Some versions of find or xargs let you embed {} in a shell fragment. This is almost always a bad idea, which will break with some file names or other data, and is often a security vulnerability. Pass the data as a separate argument.

Is it possible to use `find -exec sh -c` safely?

Answer 2

As Gilles mentioned in their answer, the -d ' ' option to GNU xargs makes it consider the space, and only the space, as a separator, leaving the newline as part of the data, here embedded in your shell code like the letters themselves. That might not be what you want. (Likely the most common use for -d is -d '\n' to tell it to just use lines as-is, without any of the further processing that e.g. -L does.)

If, instead, you want to get each whitespace-separated word as a separate item, one option is to utilize the default behaviour where it splits items on whitespace, so this works directly:

$ echo a b | xargs -n1 bash -c 'echo "$1" 1' sh
a 1
b 1

Just note that it also processes quotes and backslashes (in a way slightly different from the shell), so that's not the same as using whitespace only as separator.
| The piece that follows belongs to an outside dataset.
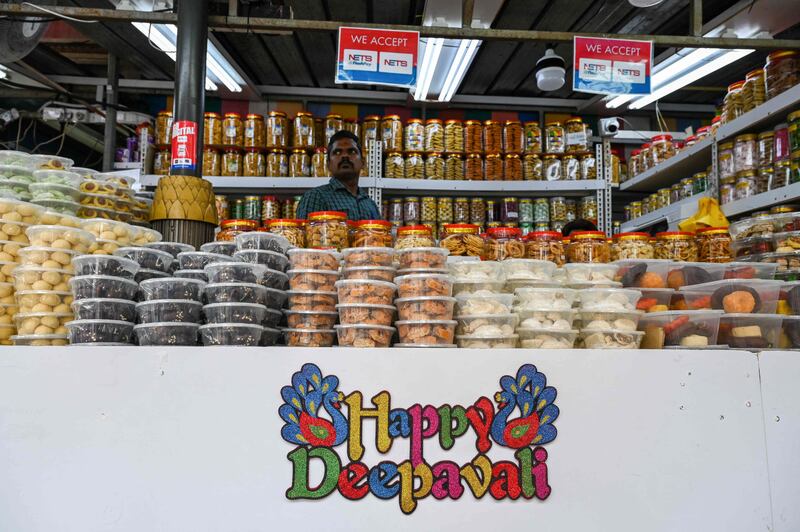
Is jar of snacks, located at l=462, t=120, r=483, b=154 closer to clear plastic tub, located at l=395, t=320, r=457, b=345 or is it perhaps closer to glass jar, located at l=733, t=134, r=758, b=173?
glass jar, located at l=733, t=134, r=758, b=173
The input a "b c" would produce the items a and b c.

Or, you could use -d with tr to preprocess the input and fold all characters you want to use as separators to one single character:

$ printf 'a b\nc\n' | tr ' ' '\n' | xargs -d'\n' -n1 bash -c 'echo "$1" 1' sh
a 1
b 1
c 1

However, -d isn't standard, and I think only implemented in GNU xargs, so you might want to instead use -0 which has wider support:

$ printf 'a b\nc\n' | tr ' \n' '\0' | xargs -0 -n1 bash -c 'echo "$1" 1' sh
a 1
b 1
c 1

In any case, avoid embedding the value directly into the shell snippet, as that's unsafe and impossible to get to work correctly with arbitrary values.